- **Deskripsi Latihan**
Tentukan apakah setiap pernyataan berikut sesuai dengan kutipan teks, lalu jawab ya atau tidak beserta kata-kata penentunya yang dikutip persis dari kutipan teks: (a) Harga bawang merah dan bawang putih juga ikut naik. (b) Berita yang disebut dimuat di halaman utama harian Kompas. (c) Presiden menilai empat kementerian tidak serius menangani masalah pangan.

- **Kutipan Teks**
◇ ◇ ◇ ◇
Makan Apa Kita Nanti…?

Jum'at, 15 Maret 2013
Oleh: Muhaimin Iqbal
Awalnya kita makan nasi dengan tahu dan tempe, ketika harga kedelai melonjak sebagian kita melirik daging. Tetapi yang baru dilirik inipun melonjak hingga tidak terkejar, maka mayoritas kita back to basic – apa saja dengan keahlian orang Nusantara membuat bumbu-bumbuan – makanan tersebut menjadi enak. Sayangnya bahan utama yang membuat enak seluruh masakan ini – yaitu bawang merah dan bawang putih – ikut-ikutan melonjak pula, betapa repot urusan makanan ini.

Kerepotan itu tercermin dari salah satu berita di halaman utama harian Kompas (15/03/13) yang memuat kegusaran Presiden R.I. atas tiga kementerian yang dianggapnya tidak serius mengatasi masalah-masalah pangan ini.  Beliau-pun langsung menurunkan perintahnya, antara lain : “…segera atasi masalah itu, duduk bersama, bicara dengan daerah, gubernur, bupati, walikota, dan …”.
◇ ◇ ◇ ◇
Data pertanyaan penalaran spasial:
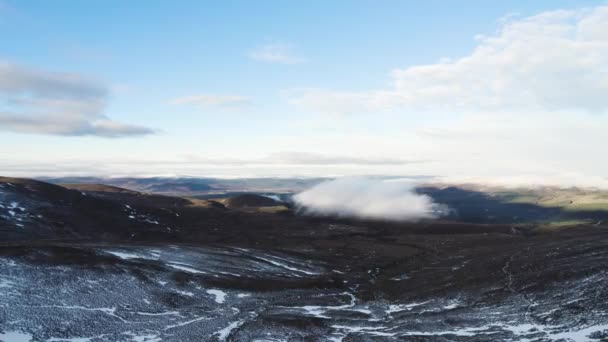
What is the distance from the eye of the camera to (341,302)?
203ft

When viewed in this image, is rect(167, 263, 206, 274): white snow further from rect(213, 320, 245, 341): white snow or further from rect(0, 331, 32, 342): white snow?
rect(0, 331, 32, 342): white snow

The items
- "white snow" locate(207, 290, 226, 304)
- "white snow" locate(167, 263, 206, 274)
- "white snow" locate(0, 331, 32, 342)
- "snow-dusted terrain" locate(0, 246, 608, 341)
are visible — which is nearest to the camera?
"white snow" locate(0, 331, 32, 342)

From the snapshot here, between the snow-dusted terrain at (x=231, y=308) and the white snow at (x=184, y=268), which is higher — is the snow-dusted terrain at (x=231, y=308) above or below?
above

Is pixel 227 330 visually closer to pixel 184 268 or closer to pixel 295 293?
pixel 295 293

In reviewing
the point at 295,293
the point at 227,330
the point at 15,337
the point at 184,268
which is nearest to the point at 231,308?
the point at 227,330

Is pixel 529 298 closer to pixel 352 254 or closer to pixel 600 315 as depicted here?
pixel 600 315

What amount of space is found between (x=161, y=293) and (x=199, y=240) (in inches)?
3179

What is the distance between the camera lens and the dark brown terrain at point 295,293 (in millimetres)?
43219

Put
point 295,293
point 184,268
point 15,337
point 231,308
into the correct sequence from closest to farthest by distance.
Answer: point 15,337 → point 231,308 → point 295,293 → point 184,268

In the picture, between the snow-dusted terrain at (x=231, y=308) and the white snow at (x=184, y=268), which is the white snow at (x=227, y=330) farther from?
the white snow at (x=184, y=268)

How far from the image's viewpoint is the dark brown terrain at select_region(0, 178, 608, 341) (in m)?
43.2

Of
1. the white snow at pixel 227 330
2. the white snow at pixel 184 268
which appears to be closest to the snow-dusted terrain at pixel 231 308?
the white snow at pixel 227 330

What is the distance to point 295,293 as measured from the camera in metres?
68.0

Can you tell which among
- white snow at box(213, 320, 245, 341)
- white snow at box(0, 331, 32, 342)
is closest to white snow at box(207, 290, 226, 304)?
white snow at box(213, 320, 245, 341)
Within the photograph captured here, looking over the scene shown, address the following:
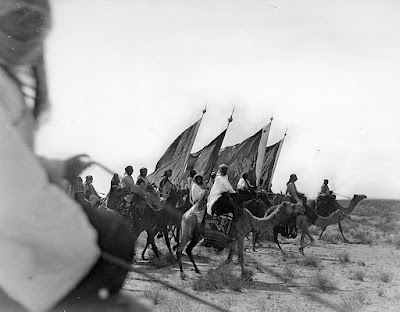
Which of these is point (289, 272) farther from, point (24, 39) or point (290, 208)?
point (24, 39)

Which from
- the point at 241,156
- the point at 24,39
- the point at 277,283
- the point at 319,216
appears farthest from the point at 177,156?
the point at 24,39

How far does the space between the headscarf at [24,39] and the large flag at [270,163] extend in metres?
17.5

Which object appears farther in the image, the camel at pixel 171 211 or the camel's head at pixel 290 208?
the camel's head at pixel 290 208

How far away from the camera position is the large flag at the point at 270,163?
22.7 metres

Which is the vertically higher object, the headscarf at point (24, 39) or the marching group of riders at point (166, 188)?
the headscarf at point (24, 39)

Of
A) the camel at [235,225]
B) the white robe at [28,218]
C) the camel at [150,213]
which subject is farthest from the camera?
the camel at [150,213]

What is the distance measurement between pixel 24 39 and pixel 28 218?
183 cm

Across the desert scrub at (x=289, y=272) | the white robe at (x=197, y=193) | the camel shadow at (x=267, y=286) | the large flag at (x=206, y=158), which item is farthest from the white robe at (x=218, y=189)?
the large flag at (x=206, y=158)

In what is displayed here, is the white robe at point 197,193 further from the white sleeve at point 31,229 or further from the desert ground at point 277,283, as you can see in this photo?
the white sleeve at point 31,229

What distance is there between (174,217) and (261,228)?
7.40 feet

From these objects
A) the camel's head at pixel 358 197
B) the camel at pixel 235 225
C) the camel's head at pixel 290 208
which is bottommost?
the camel at pixel 235 225

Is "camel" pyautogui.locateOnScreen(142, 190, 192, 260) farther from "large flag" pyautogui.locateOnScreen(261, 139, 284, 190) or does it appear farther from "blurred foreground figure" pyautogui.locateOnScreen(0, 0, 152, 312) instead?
"large flag" pyautogui.locateOnScreen(261, 139, 284, 190)

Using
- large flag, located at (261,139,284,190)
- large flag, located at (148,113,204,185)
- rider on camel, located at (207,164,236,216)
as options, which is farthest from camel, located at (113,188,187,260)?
large flag, located at (261,139,284,190)

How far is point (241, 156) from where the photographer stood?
65.6 feet
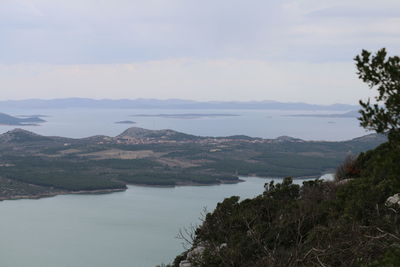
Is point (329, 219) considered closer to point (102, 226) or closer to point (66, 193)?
point (102, 226)

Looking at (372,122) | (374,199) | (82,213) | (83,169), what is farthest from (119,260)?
(83,169)

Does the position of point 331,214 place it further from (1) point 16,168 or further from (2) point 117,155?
(2) point 117,155

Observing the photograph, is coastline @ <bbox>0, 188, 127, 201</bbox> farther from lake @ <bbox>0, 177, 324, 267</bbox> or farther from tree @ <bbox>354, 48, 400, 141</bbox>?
tree @ <bbox>354, 48, 400, 141</bbox>

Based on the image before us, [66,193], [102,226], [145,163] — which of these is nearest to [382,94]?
[102,226]

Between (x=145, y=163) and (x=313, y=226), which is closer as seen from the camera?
(x=313, y=226)

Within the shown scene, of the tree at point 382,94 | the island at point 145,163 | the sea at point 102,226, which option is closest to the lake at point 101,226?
the sea at point 102,226

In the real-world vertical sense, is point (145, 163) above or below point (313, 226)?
below

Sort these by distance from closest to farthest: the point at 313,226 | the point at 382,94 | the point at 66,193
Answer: the point at 382,94 → the point at 313,226 → the point at 66,193

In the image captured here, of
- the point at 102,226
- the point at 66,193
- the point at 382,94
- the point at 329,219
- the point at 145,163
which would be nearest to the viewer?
the point at 382,94
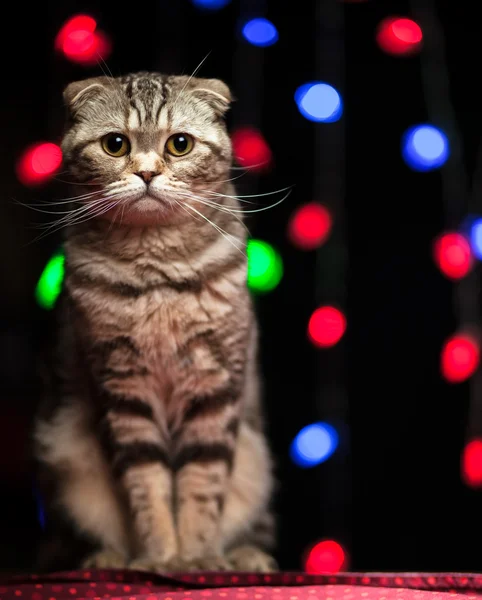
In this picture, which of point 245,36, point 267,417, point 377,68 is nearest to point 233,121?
point 245,36

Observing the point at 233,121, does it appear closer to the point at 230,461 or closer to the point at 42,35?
the point at 42,35

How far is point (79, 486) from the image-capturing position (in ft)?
5.01

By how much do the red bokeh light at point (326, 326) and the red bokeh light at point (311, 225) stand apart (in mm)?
185

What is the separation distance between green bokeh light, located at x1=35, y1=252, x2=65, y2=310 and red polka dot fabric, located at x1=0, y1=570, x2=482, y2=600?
2.03 feet

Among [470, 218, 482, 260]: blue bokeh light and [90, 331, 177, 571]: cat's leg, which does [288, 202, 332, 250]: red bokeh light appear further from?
[90, 331, 177, 571]: cat's leg

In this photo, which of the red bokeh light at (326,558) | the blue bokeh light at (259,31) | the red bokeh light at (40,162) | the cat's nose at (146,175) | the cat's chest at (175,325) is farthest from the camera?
the red bokeh light at (326,558)

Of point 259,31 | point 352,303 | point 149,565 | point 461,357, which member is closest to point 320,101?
point 259,31

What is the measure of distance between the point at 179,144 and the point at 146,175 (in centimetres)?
11

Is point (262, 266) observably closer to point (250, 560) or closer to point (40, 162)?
point (40, 162)

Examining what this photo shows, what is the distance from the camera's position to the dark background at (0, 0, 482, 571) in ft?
5.80

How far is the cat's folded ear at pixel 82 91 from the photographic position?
1.41 metres

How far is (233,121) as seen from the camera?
5.90 feet

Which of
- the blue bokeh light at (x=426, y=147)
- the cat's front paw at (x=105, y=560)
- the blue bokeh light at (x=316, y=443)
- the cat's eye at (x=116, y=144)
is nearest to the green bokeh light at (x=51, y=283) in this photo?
the cat's eye at (x=116, y=144)

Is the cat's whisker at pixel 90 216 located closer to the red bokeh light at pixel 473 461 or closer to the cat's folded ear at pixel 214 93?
the cat's folded ear at pixel 214 93
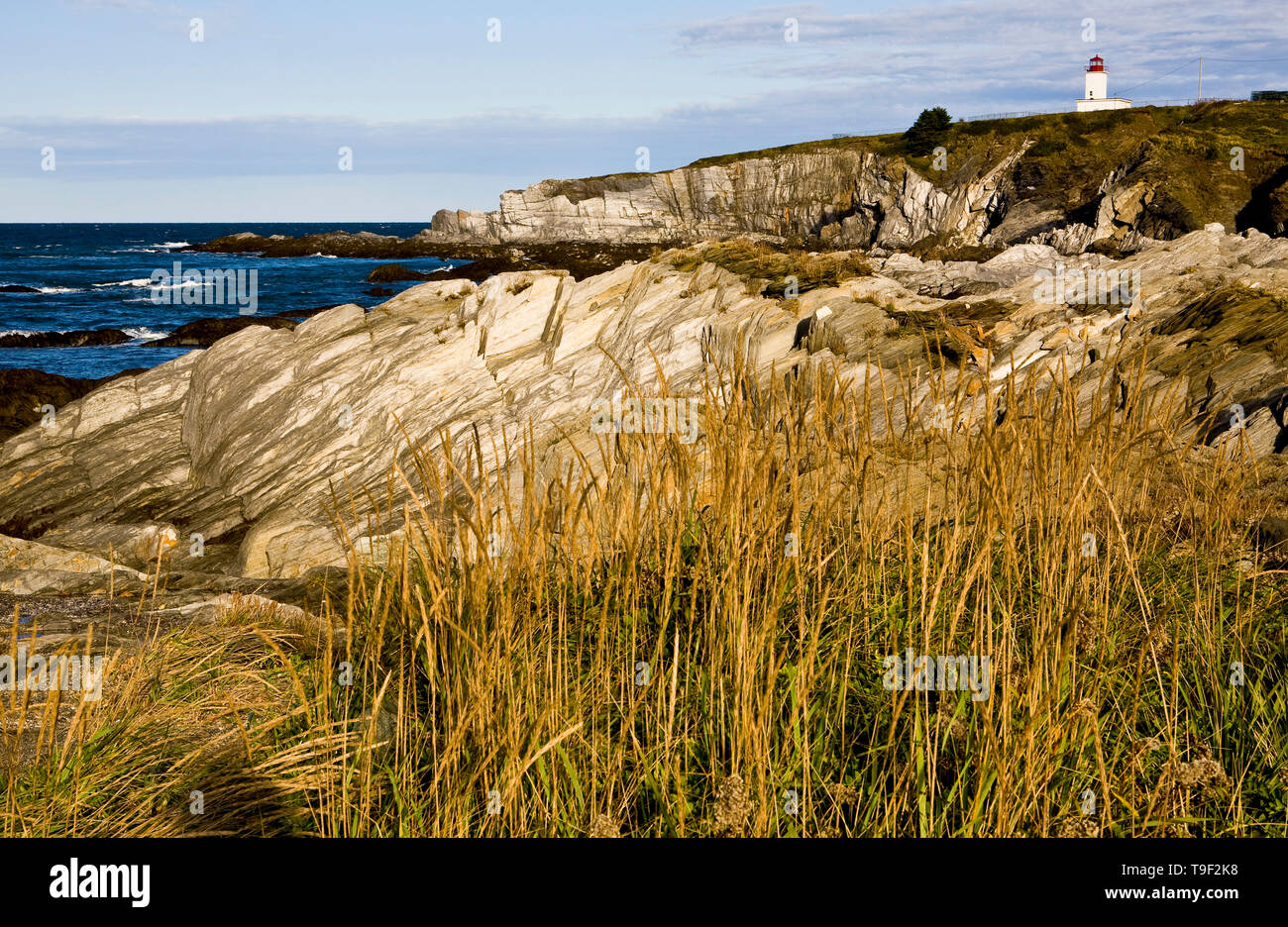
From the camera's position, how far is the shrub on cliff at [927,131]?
67.1m

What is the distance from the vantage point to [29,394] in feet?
76.6

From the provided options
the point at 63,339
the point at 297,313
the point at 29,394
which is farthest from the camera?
the point at 297,313

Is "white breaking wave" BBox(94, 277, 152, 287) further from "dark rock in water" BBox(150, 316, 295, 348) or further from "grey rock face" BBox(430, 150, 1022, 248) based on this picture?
"grey rock face" BBox(430, 150, 1022, 248)

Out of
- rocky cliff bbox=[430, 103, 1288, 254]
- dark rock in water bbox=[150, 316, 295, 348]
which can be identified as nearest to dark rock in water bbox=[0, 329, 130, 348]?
dark rock in water bbox=[150, 316, 295, 348]

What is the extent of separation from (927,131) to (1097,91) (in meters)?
14.0

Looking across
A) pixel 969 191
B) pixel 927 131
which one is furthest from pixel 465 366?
pixel 927 131

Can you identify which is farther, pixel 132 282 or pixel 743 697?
pixel 132 282

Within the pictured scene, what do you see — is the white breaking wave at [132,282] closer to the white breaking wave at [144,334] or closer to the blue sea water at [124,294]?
the blue sea water at [124,294]

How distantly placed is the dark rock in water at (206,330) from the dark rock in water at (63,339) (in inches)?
76.8

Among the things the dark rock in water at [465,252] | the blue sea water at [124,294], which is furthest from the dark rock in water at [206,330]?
the dark rock in water at [465,252]

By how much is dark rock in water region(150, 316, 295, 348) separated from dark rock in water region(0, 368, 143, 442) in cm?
1019

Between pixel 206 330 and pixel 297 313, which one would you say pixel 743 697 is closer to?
pixel 206 330
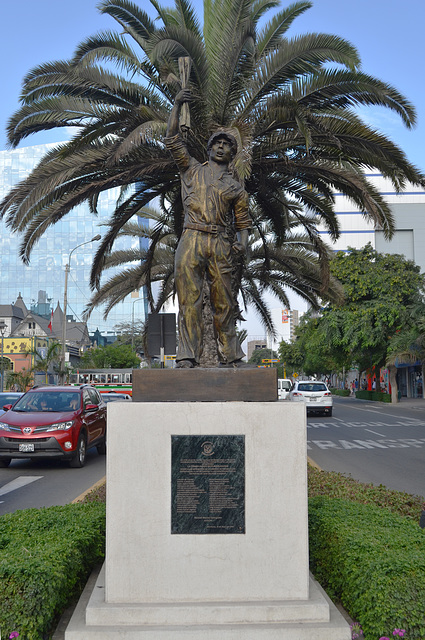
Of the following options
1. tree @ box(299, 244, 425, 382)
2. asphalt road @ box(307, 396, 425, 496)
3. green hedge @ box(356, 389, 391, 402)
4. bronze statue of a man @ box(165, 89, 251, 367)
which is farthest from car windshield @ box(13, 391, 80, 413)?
green hedge @ box(356, 389, 391, 402)

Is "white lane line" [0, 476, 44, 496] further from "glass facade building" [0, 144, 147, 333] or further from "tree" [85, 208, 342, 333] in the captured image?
"glass facade building" [0, 144, 147, 333]

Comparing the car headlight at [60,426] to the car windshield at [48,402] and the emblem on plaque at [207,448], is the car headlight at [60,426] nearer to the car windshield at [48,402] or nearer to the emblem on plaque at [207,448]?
the car windshield at [48,402]

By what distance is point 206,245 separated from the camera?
500 centimetres

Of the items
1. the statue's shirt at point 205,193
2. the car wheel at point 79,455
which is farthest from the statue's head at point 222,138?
the car wheel at point 79,455

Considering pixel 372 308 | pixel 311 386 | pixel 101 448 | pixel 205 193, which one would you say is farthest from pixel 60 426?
pixel 372 308

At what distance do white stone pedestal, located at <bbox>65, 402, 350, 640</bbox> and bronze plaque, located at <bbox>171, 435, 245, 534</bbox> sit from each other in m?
0.04

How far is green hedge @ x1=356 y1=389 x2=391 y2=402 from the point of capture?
131 feet

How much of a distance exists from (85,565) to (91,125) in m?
8.76

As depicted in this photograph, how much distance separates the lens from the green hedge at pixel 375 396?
131 ft

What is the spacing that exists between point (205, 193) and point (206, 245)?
0.45 meters

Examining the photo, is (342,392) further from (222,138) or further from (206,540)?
(206,540)

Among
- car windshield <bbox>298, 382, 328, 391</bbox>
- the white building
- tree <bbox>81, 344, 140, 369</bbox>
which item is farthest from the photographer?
the white building

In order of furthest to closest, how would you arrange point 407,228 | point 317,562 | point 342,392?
point 407,228
point 342,392
point 317,562

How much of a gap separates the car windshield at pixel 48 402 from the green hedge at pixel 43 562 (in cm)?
684
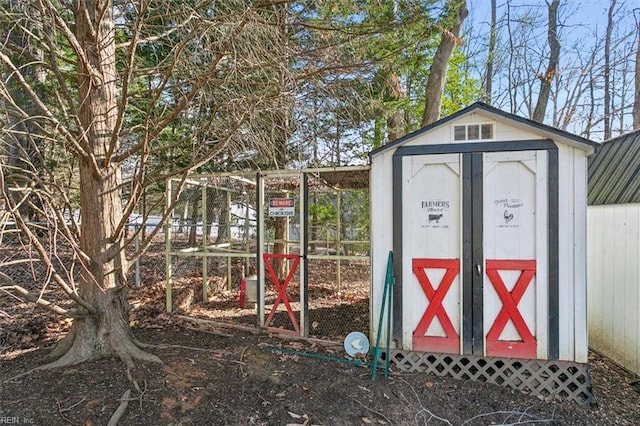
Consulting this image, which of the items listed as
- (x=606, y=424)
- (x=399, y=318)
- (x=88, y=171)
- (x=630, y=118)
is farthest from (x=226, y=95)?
(x=630, y=118)

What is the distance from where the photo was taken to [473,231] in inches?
145

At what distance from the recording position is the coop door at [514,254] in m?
3.55

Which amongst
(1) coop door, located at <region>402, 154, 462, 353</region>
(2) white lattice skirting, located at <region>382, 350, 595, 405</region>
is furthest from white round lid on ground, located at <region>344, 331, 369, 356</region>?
(1) coop door, located at <region>402, 154, 462, 353</region>

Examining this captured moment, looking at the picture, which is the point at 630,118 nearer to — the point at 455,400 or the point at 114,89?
the point at 455,400

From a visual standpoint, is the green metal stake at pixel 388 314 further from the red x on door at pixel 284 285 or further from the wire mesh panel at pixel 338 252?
the red x on door at pixel 284 285

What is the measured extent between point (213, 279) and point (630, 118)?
47.8 feet

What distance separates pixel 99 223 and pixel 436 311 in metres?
3.56

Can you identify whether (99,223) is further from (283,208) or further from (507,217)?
(507,217)

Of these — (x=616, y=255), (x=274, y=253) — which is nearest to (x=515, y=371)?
(x=616, y=255)

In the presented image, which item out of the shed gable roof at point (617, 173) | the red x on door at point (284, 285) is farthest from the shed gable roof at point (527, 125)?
the red x on door at point (284, 285)

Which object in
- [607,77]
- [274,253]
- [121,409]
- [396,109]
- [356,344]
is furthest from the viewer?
[607,77]

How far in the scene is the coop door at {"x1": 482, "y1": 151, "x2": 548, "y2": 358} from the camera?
3551 millimetres

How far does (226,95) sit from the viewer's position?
371 cm

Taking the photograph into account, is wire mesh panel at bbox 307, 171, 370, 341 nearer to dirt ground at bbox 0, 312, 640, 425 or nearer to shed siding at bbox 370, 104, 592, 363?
dirt ground at bbox 0, 312, 640, 425
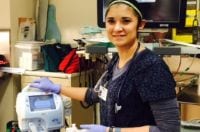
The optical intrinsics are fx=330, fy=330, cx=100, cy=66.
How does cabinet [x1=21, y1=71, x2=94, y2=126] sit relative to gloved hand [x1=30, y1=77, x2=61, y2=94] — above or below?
below

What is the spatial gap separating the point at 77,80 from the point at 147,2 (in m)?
1.02

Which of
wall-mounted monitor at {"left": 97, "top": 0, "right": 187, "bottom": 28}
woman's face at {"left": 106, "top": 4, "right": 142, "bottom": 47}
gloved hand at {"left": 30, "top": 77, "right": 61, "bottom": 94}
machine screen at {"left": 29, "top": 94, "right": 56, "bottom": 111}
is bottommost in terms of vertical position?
machine screen at {"left": 29, "top": 94, "right": 56, "bottom": 111}

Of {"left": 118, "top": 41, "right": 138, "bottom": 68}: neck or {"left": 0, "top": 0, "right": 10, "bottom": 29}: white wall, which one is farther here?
{"left": 0, "top": 0, "right": 10, "bottom": 29}: white wall

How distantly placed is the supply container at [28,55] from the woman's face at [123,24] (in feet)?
5.53

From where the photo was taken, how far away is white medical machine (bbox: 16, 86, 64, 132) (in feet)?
5.54

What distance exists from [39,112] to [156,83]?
687mm

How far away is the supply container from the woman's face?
1.68 metres

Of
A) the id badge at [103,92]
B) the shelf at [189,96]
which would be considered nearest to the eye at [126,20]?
the id badge at [103,92]

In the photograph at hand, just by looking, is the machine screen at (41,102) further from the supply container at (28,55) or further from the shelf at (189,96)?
the supply container at (28,55)

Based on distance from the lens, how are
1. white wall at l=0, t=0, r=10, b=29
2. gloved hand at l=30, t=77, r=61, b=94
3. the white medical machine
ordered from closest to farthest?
the white medical machine, gloved hand at l=30, t=77, r=61, b=94, white wall at l=0, t=0, r=10, b=29

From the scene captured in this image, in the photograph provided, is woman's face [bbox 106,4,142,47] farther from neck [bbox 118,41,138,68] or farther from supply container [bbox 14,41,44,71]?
supply container [bbox 14,41,44,71]

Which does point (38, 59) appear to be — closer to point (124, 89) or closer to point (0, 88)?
point (0, 88)

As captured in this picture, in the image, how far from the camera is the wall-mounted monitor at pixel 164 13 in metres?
2.18

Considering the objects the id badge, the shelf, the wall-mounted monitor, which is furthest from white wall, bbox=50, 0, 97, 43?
the id badge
◇ ◇ ◇ ◇
- **Jawaban Lengkap**
(a) Ya: "yaitu bawang merah dan bawang putih – ikut-ikutan melonjak pula"
(b) Ya: "salah satu berita di halaman utama harian Kompas (15/03/13)"
(c) Tidak: "tiga kementerian yang dianggapnya tidak serius mengatasi masalah-masalah pangan ini"